President Obama today joined French President Nicolas Sarkozy in calling for Libyan despot Moammar Gadhafi to step down. Obama's long-awaited call for Gadhafi to end his reign of terror came during a phone call with German Chancellor Angela Merkel.
"The President stated that when a leader’s only means of staying in power is to use mass violence against his own people, he has lost the legitimacy to rule and needs to do what is right for his country by leaving now," the White House said in a statement.
"The leaders reaffirmed their support for the Libyan people’s demand for universal rights and a government that is responsive to their aspirations, and agreed that Gadhafi's government must be held accountable. They discussed appropriate and effective ways for the international community to respond," the White House said.
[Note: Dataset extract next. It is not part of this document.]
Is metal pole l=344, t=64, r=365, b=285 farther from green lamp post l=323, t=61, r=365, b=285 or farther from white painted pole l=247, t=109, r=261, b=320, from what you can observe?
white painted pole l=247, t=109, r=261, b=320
Earlier this week, Sarkozy became the first world leader of significance to call for Gadhafi's ouster.
The Obama administration has been ridiculed this week for foot-dragging in response to the violence carried out by Gadhafi's military and hired goons, but a U.S. official late today insisted the White House had its hands tied because of fears of reprisal against Americans who were in Libya.
"The administration had only one majer concern: The Americans stuck in a very hostile place," a U.S. official said.
Most of the remaining Americans cleared out yesterday aboard a U.S.-chartered ferry that arrived in Malta and a U.S.-chartered flight that landed in Turkey.